Dragaggio del porto, Forza Italia: allarme progetto e gara

25 Settembre 2015

ORTONA. «Il “Via” limita e mette a rischio la gara e il progetto riguardante il dragaggio del porto di Ortona». È l’allarme lanciato dal presidente della Commissione di vigilanza della Regione,...

ORTONA. «Il “Via” limita e mette a rischio la gara e il progetto riguardante il dragaggio del porto di Ortona». È l’allarme lanciato dal presidente della Commissione di vigilanza della Regione, Mauro Febbo, e dal consigliere comunale di Forza Italia di Ortona, Tommaso Cieri, in una conferenza che si è tenuta ieri mattina in Comune. «Innanzitutto», hanno spiegato i due rappresentanti del centrodestra, «il Comune ha richiesto la verifica di assoggettabilità a “Via” dei lavori di escavazione per approfondimento dei fondali del porto».  Ed a quanto pare il Comitato di coordinamento regionale per la Via (Valutazione impatto ambientale), sotto la guida dell’avvocato Cristina Gerardis, ha approvato il progetto presentato escludendolo dalla procedura Via, «ma di fatto sono stati bocciati tutti gli elementi che lo componevano» ha spiegato Febbo. «È stato bocciato l’approfondimento dei fondali del porto, sono stati bocciati la vasca di colmata e il relativo deposito dei fanghi di dragaggio, sono stati bocciati il deposito temporaneo e l’impianto trattamenti di fanghi.

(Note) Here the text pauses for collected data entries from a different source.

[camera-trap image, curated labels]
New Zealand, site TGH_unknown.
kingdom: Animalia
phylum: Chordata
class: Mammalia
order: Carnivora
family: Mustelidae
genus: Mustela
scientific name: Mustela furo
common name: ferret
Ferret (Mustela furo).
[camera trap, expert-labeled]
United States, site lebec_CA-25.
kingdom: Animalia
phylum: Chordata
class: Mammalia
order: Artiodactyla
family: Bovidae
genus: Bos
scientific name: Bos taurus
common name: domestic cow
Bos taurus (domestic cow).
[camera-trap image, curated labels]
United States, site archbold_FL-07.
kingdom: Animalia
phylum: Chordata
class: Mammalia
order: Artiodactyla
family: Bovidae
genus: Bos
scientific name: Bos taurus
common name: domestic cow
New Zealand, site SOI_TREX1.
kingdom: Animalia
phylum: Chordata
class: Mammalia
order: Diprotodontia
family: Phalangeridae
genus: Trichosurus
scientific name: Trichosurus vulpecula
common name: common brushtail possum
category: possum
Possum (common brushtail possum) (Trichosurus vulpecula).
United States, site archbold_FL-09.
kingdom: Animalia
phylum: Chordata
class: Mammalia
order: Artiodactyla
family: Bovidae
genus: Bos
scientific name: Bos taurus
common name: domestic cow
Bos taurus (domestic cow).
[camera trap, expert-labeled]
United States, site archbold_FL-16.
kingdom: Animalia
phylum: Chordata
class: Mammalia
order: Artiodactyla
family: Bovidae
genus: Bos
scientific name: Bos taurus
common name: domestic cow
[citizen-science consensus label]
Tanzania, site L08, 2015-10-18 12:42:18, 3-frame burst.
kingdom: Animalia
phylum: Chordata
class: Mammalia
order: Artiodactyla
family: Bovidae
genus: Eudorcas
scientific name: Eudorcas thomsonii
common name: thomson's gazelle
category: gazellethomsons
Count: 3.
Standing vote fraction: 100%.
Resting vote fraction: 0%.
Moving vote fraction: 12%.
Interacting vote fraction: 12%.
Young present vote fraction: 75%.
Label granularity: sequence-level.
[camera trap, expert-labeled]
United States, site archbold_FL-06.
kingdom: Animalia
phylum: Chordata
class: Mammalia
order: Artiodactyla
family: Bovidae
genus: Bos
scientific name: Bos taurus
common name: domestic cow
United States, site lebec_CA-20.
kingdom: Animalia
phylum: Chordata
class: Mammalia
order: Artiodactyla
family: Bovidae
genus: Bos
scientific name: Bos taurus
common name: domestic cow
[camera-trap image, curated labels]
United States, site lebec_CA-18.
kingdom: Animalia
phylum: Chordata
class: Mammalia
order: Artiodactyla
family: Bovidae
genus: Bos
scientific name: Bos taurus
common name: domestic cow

Inoltre è stato prescritto il monitoraggio delle attività di dragaggio, come disposto dal punto 4.1.1.1. pagina 45 del manuale Ispra 2007, da parte della Comitato di coordinamento regionale per la Via, in particolare sulla profondità dei fondali e sulla qualità del materiale dragato. Vorremmo sapere, dall’avvocato Gerardis, come intende svolgere il monitoraggio in tempo reale durante tutti il lavori di dragaggio». «Alla luce delle pesanti bocciature che ha subito il progetto in corso di gara», ha aggiunto Cieri, «mi chiedo come salvaguardare l’amministrazione comunale da ricorsi e/o riserve da parte delle ditte partecipanti alla gara, con il rischio di perdita definitiva del finanziamento per il mancato rispetto dei tempi per la firma della obbligazione giuridicamente vincolante». (a.s.)